Tech hasn't improved that much in the last in the last decade. All that's happened is that more cores have been added. The single-thread speed of a CPU is stagnant.

My home PC consumes more power than my Pentium 3 consumed 25 years ago. All efficiency gains are lost to scaling for more processing power. All improvements in processing power are lost to shitty, bloated code.

We don't have the tech for AI. We're just scaling up to the electrical senand demand of a small country and pretending we have the tech for AI.

[–] Caitlyynn@lemmy.blahaj.zone 1 points 1 hour ago

Not even the ai tech itself is enough for ai

[–] SCmSTR@lemmy.blahaj.zone 1 points 1 hour ago

It's the muscle car era: can't make things more efficient to compete with Asia?
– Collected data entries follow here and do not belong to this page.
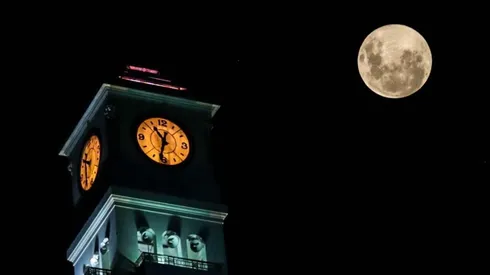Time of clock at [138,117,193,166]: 10:32
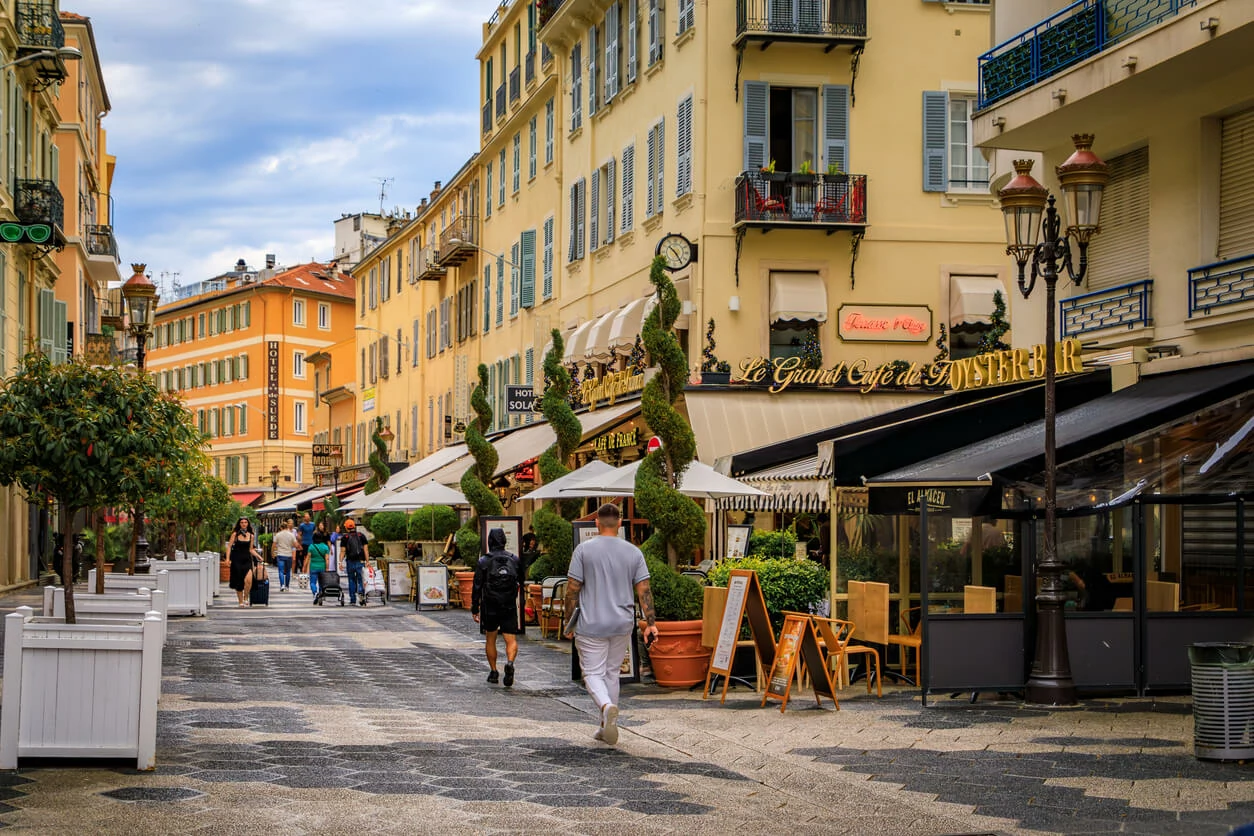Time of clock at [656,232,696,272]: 10:24
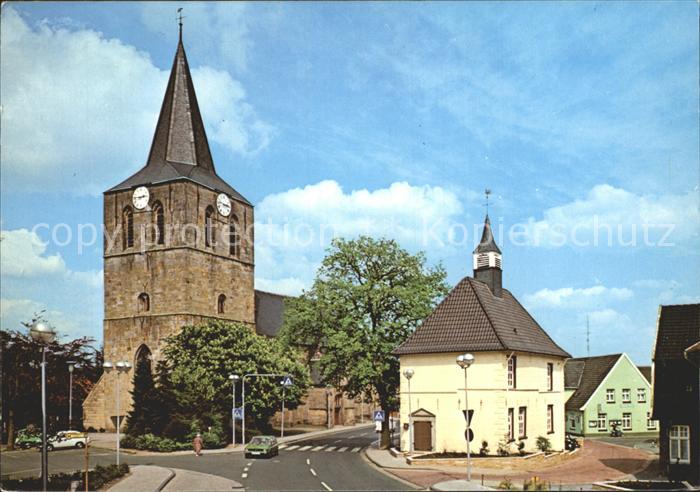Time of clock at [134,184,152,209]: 2:45
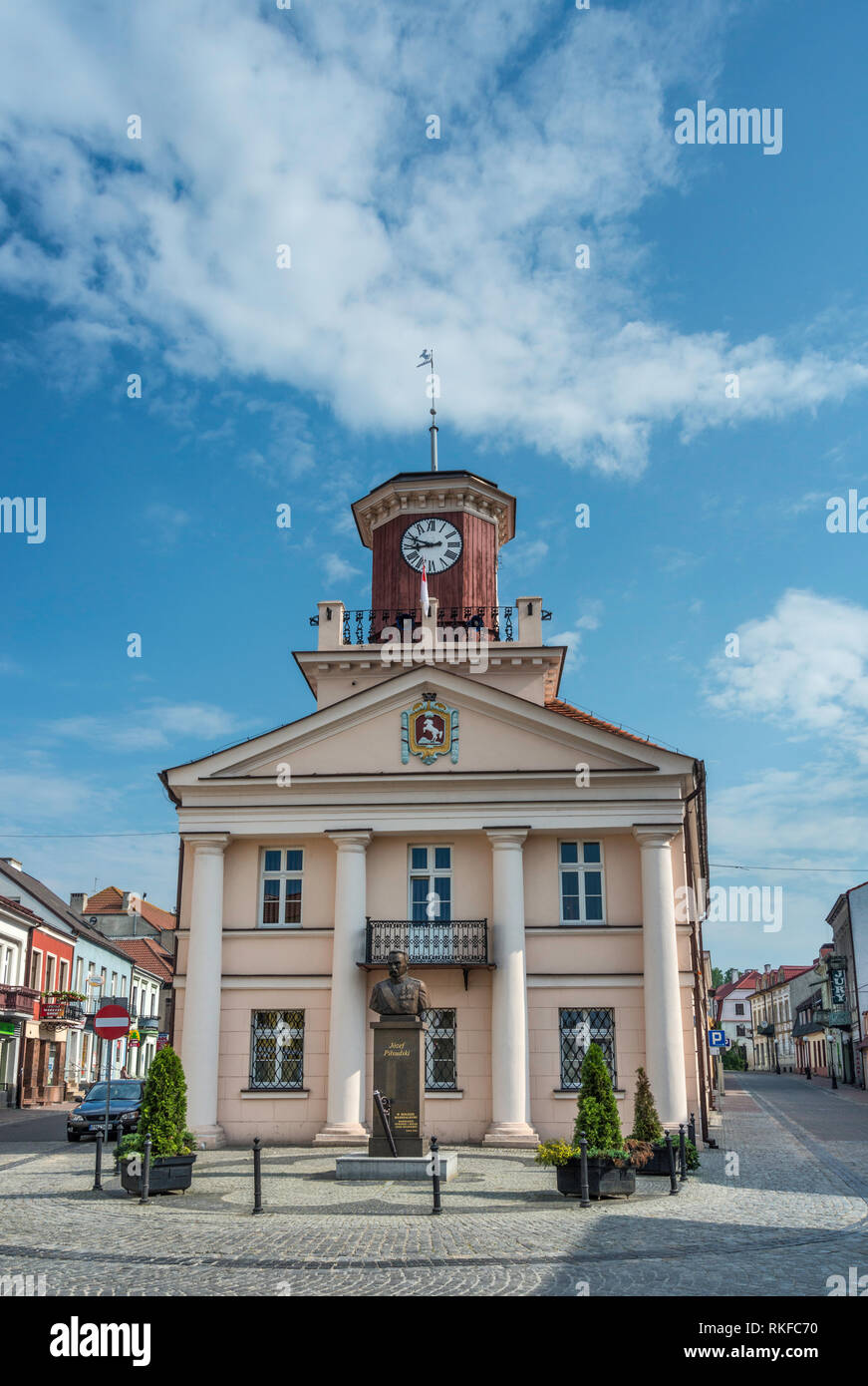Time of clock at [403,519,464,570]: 8:48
MAKE IT BIGGER AND CONSUME MORE

[–] ChokingHazard@lemmy.world 4 points 6 hours ago

This is nonsense, an M1 runs many multiples faster and at much lower wattage.

[–] Blackmist@feddit.uk 7 points 11 hours ago

That's alright. When they've got a generation of people who can't even hold a conversation without it, let alone do a job, that price increase will drop that energy use pretty rapidly.

[–] eager_eagle@lemmy.world 30 points 15 hours ago (2 children)

Bit of a clickbait. We can't really say it without more info.

But it's important to point out that the lab's test methodology is far from ideal.

The team measured GPT-5’s power consumption by combining two key factors: how long the model took to respond to a given request, and the estimated average power draw of the hardware running it.

What we do know is that the price went down. So this could be a strong indication the model is, in fact, more energy efficient. At least a stronger indicator than response time.